Suddenly, crying with rage, his beard wild behind him, Thorgard of Scagnar, a mighty foe, now armed, rushed upon the Forkbeard, who fended away the blow. I could tell the weight of the stroke by the way it fell on the blade, and how the Forkbeard’s blade responded to it. Thorgard was an immensely strong man. I had little doubt that he could beat the arm of a man to weakness, and then, when it was slowed, tired, no longer able to respond with sureness, with reflexive swiftness, in a great attack, he would hack through tothe body.
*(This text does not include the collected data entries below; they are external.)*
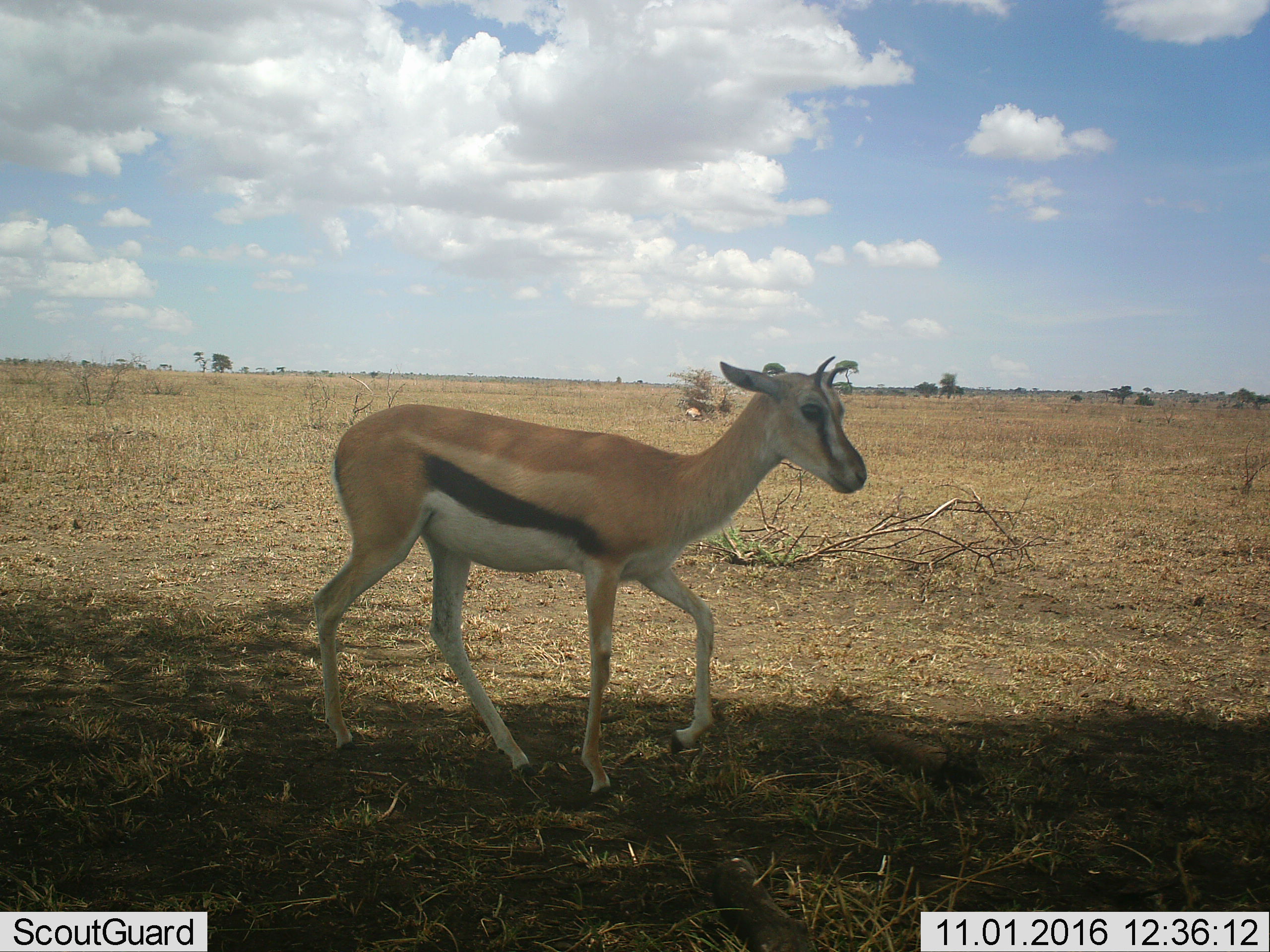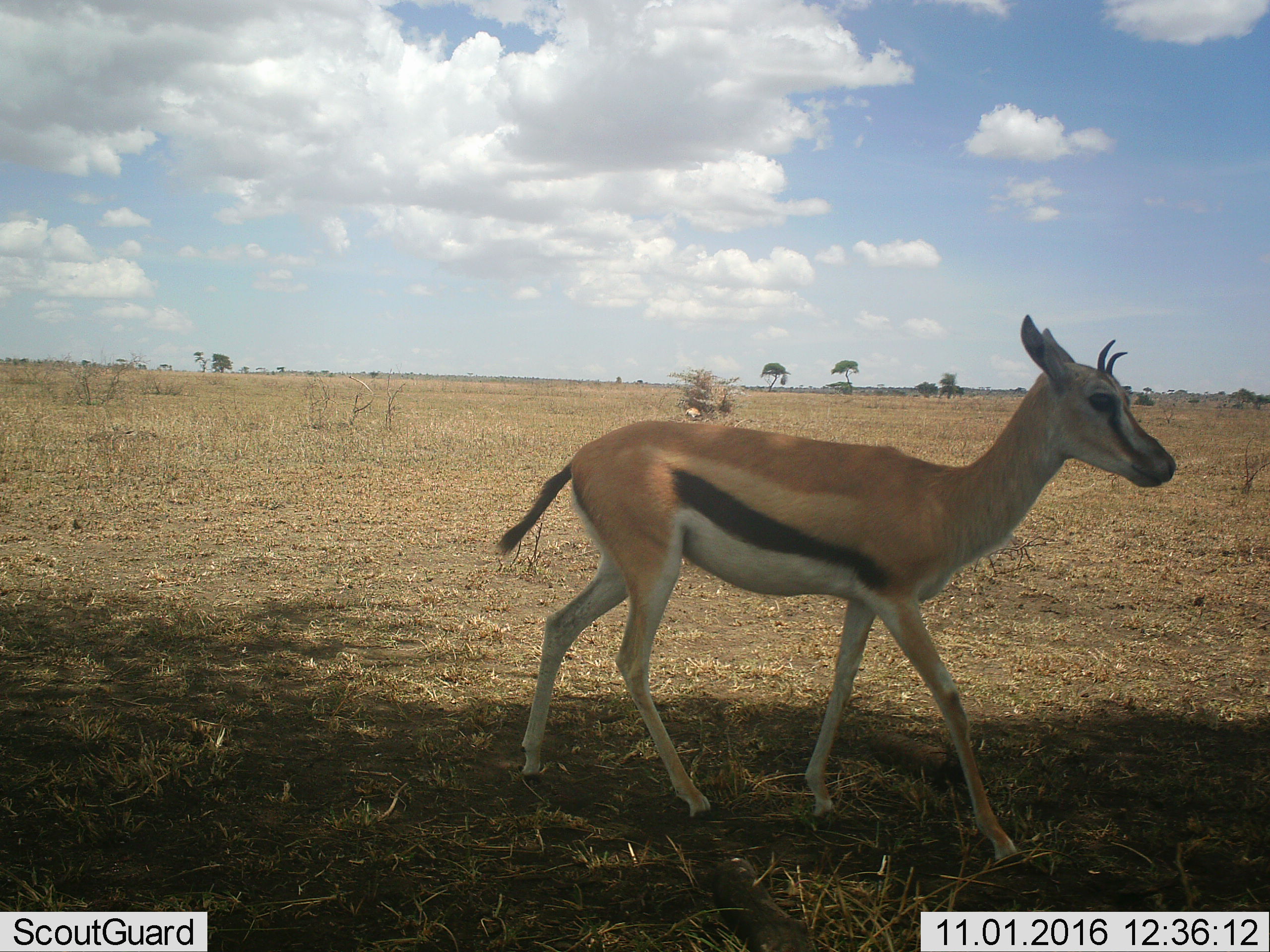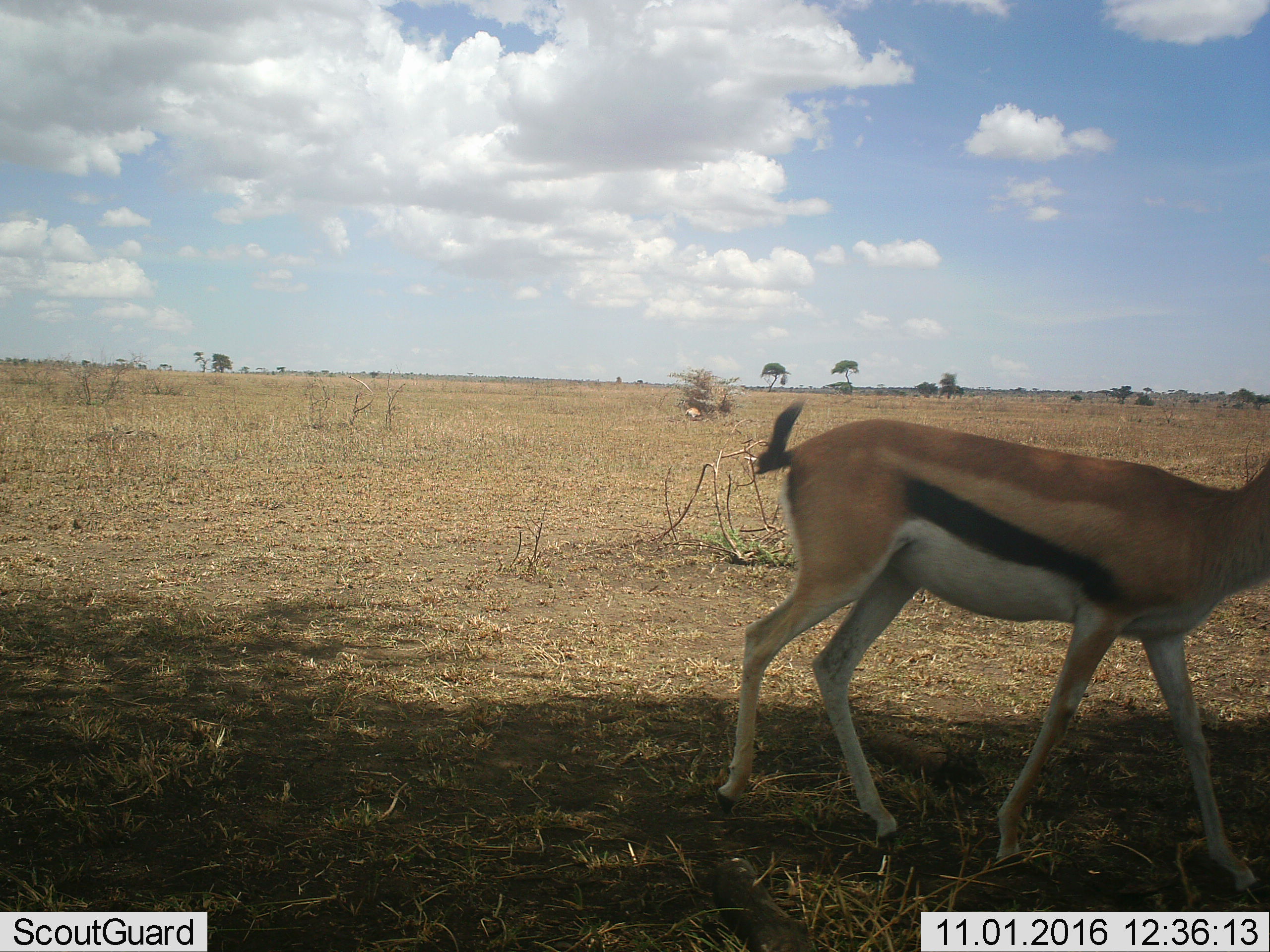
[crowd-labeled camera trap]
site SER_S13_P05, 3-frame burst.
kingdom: Animalia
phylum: Chordata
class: Mammalia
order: Artiodactyla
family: Bovidae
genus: Eudorcas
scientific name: Eudorcas thomsonii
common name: thomson's gazelle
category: gazellethomsons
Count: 1.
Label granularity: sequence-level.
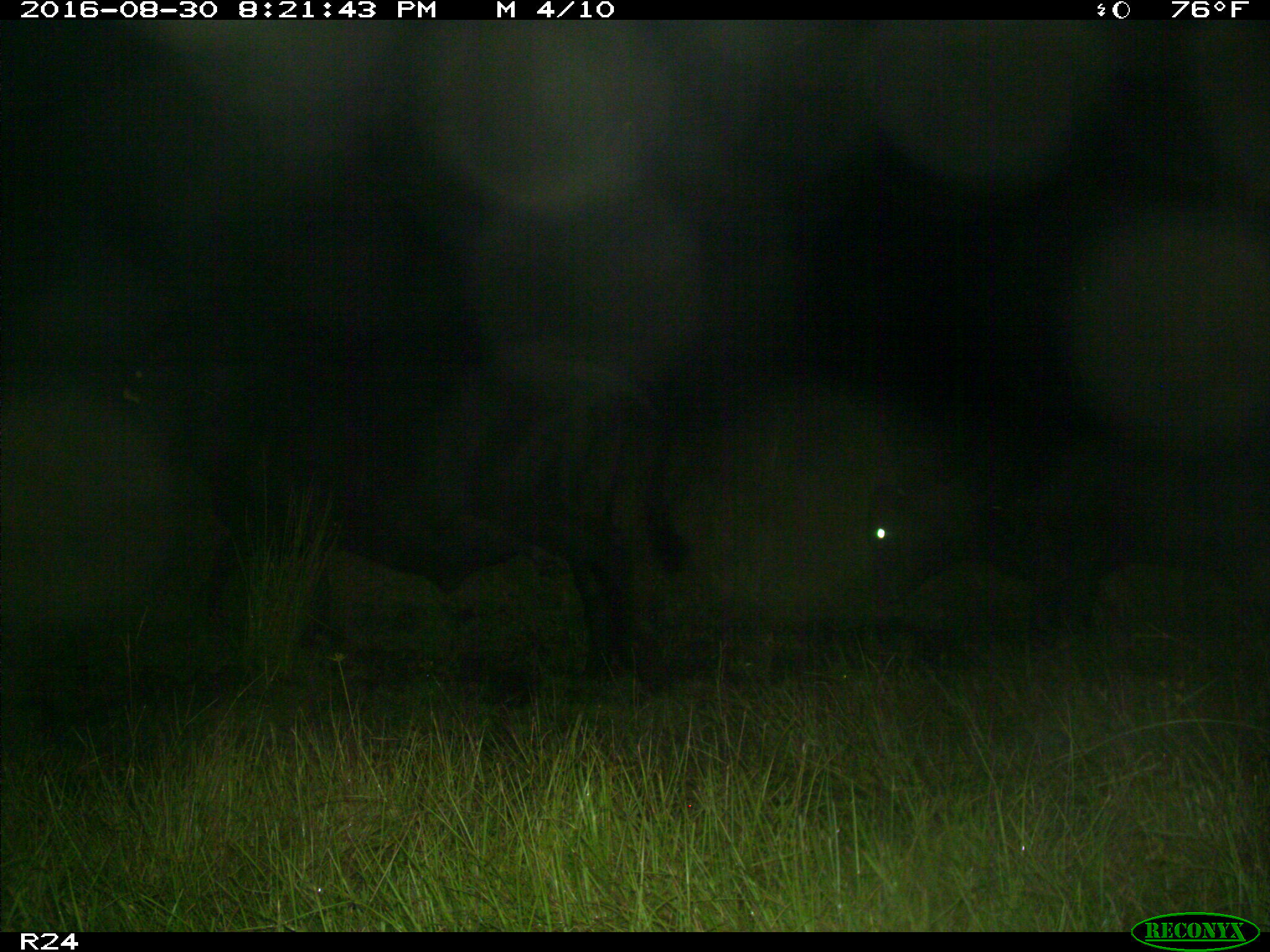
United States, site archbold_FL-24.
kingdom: Animalia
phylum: Chordata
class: Mammalia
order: Artiodactyla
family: Bovidae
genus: Bos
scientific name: Bos taurus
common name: domestic cow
Bos taurus (domestic cow).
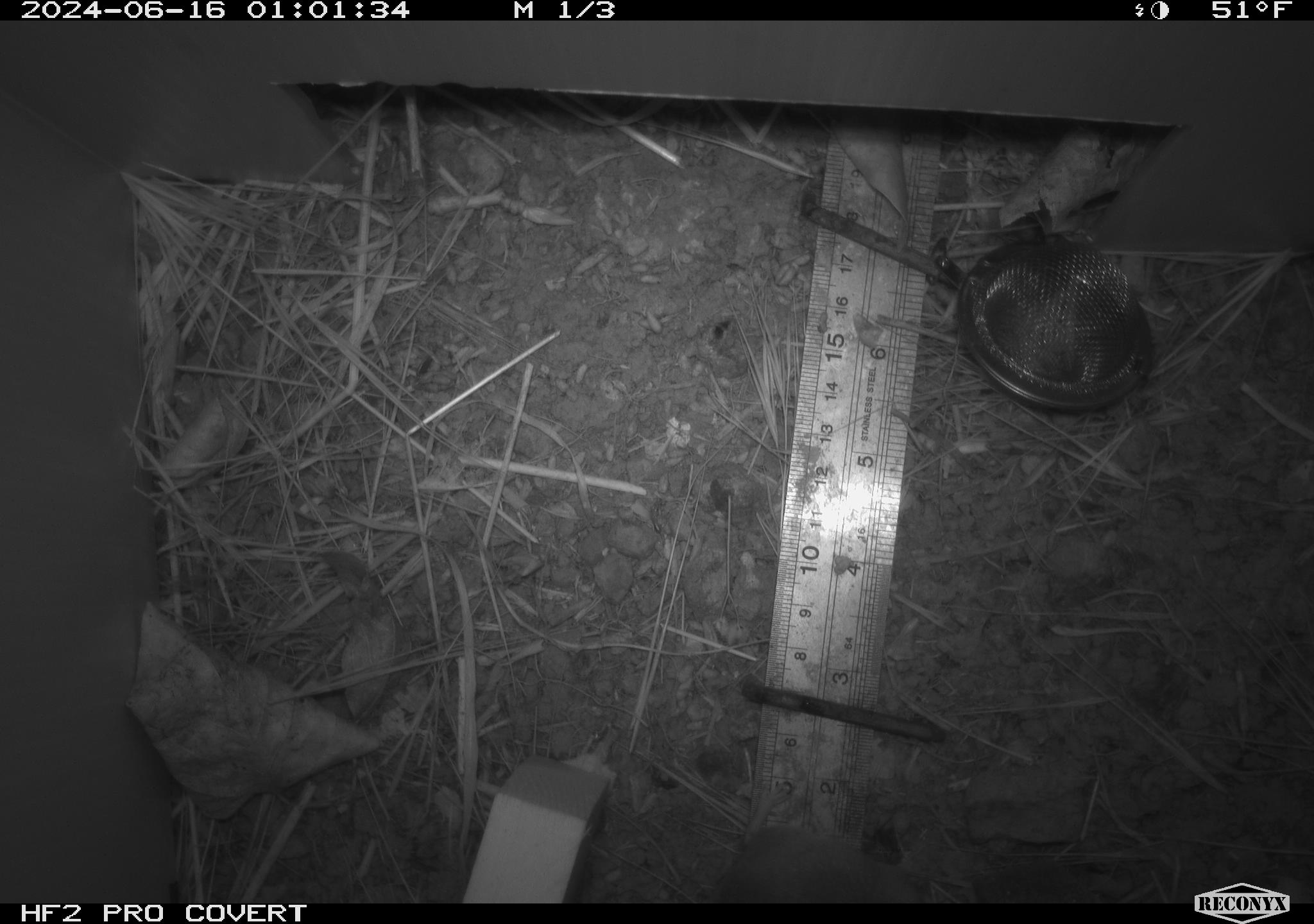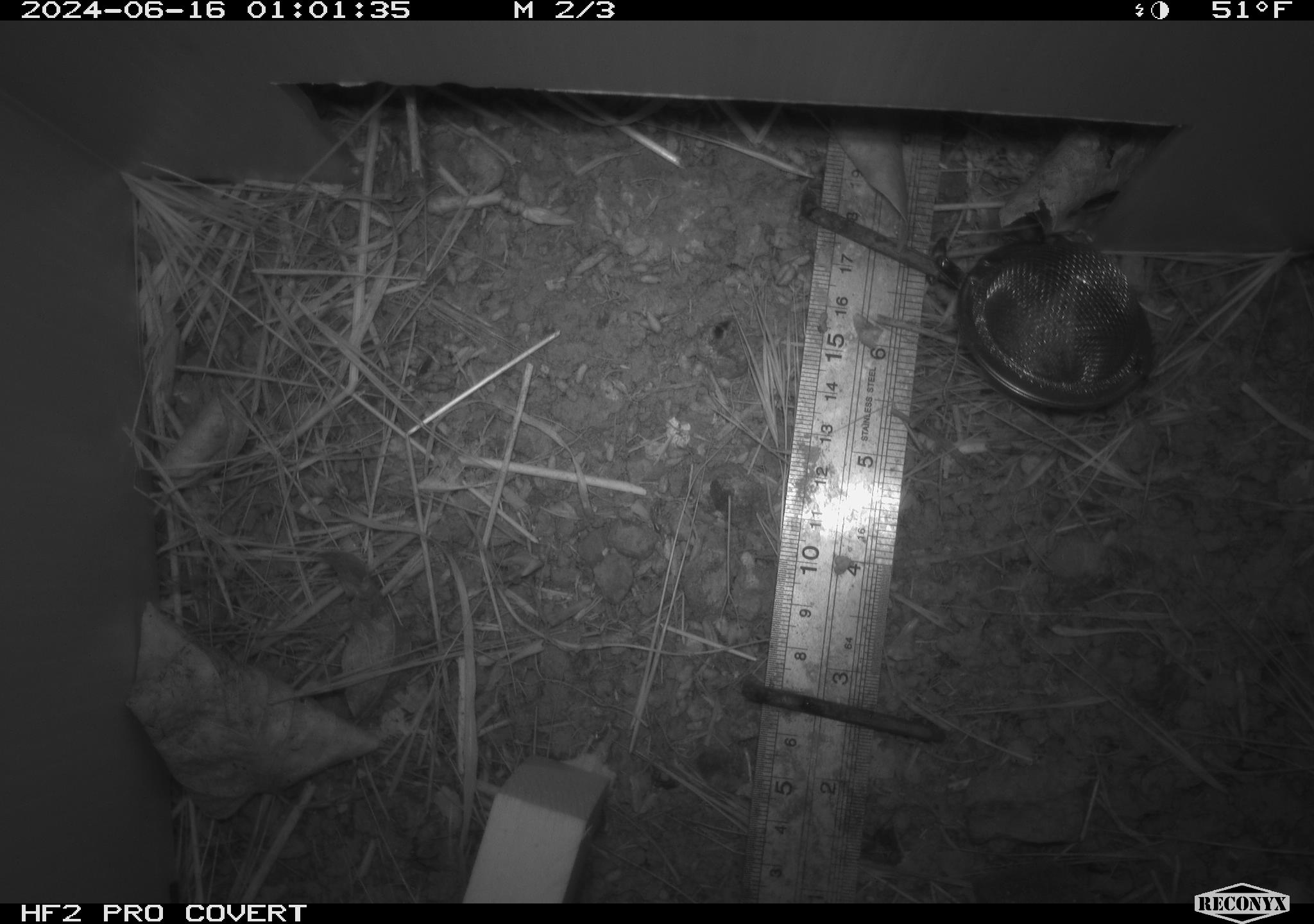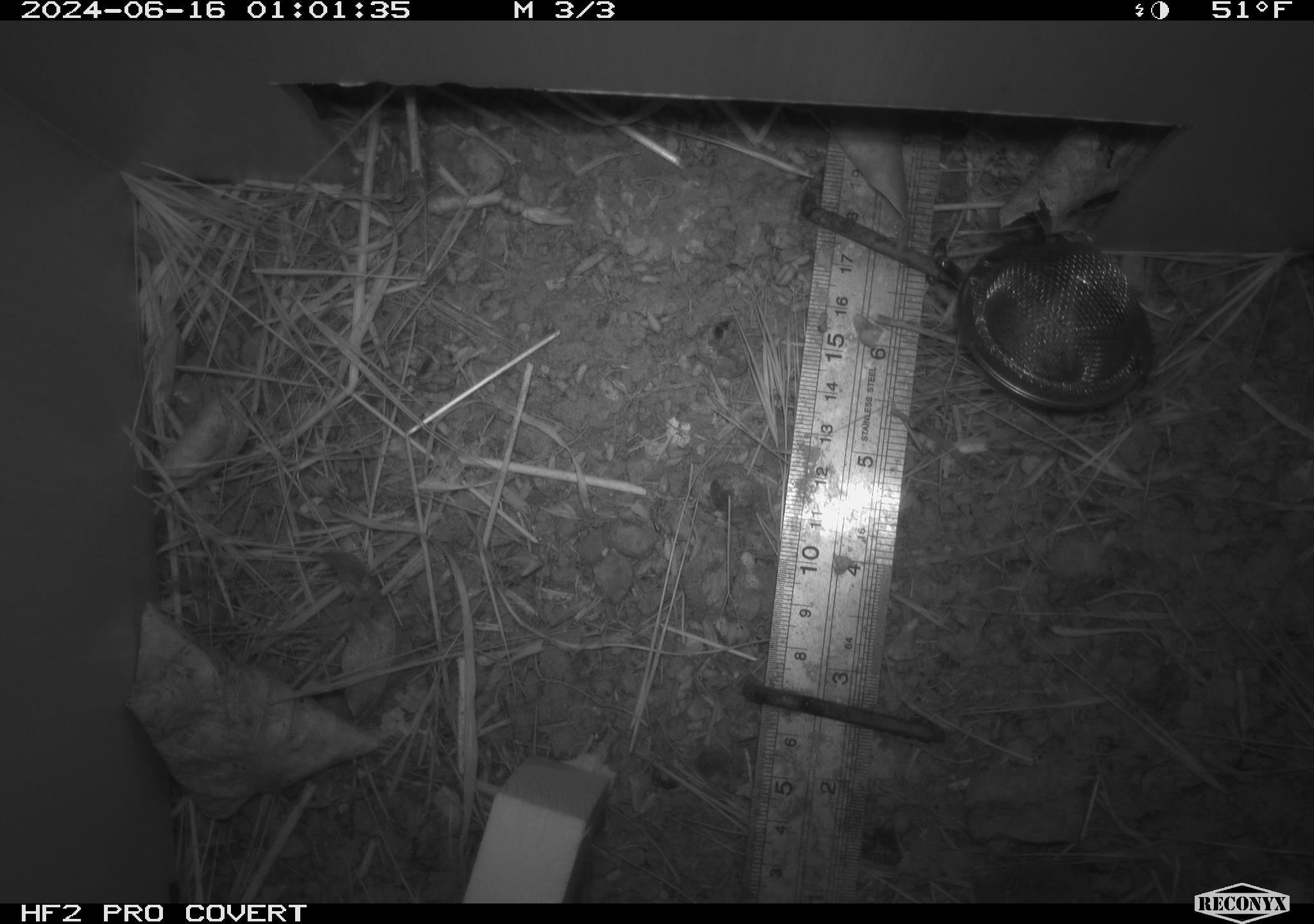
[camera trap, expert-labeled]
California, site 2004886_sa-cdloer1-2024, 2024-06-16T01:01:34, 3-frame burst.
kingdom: Animalia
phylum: Chordata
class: Mammalia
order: Rodentia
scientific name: Rodentia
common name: mouse species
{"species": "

I had seen such men fight before. Once the sheer weight of the attacker’s blows had turned and driven, interposed, his opponent’s sword half through the man’s own neck. But I did not think the Forkbeard would weary. On his own ship he, not unoften, drew oar. He accepted the driving blows, like iron thunderbolts, on his own blade, turning them aside. But he struck little. Hilda, her hand before her mouth, eyes frightened, watched this war of two so mighty combatants. Too, of course, the weight of such blows, particularly with the long, heavy swords of Torvaldsland, take their toll from the striking arm, as well as the fending arm.

Suddenly Thorgard stepped back. The Forkbeard grinned at him. The Forkbeard was not weakened. Thorgard stepped back another step, warily. The Forkbeard followed him. I saw stress in the eyes of Thorgard, and, for the first time, apprehension. He had spent much strength.

“It is I who am the fool,” said Thorgard.

“You could not know,” said the Forkbeard.

Then Ivar Forkbeard, as we followed, step by step, drove Thorgard back. For more than a hundred yards did he drive him back, blow following blow.

They stopped once, regarding one another. There seemed to be now little doubt as to the outcome of the battle.

Then we followed further, even up the slope of the valley, and to a high place, cliffed, which overlooked Thassa.

It puzzled me that the Forkbeard had not yet struck the final blow.

At last, his back to the cliff, Thorgard of Scagnar could retreat no further. He could no longer lift his arm.

Behind him, green and beautifill, stretched Thassa. The sky was cloudy. There was a slight wind, which moved his hair and beard.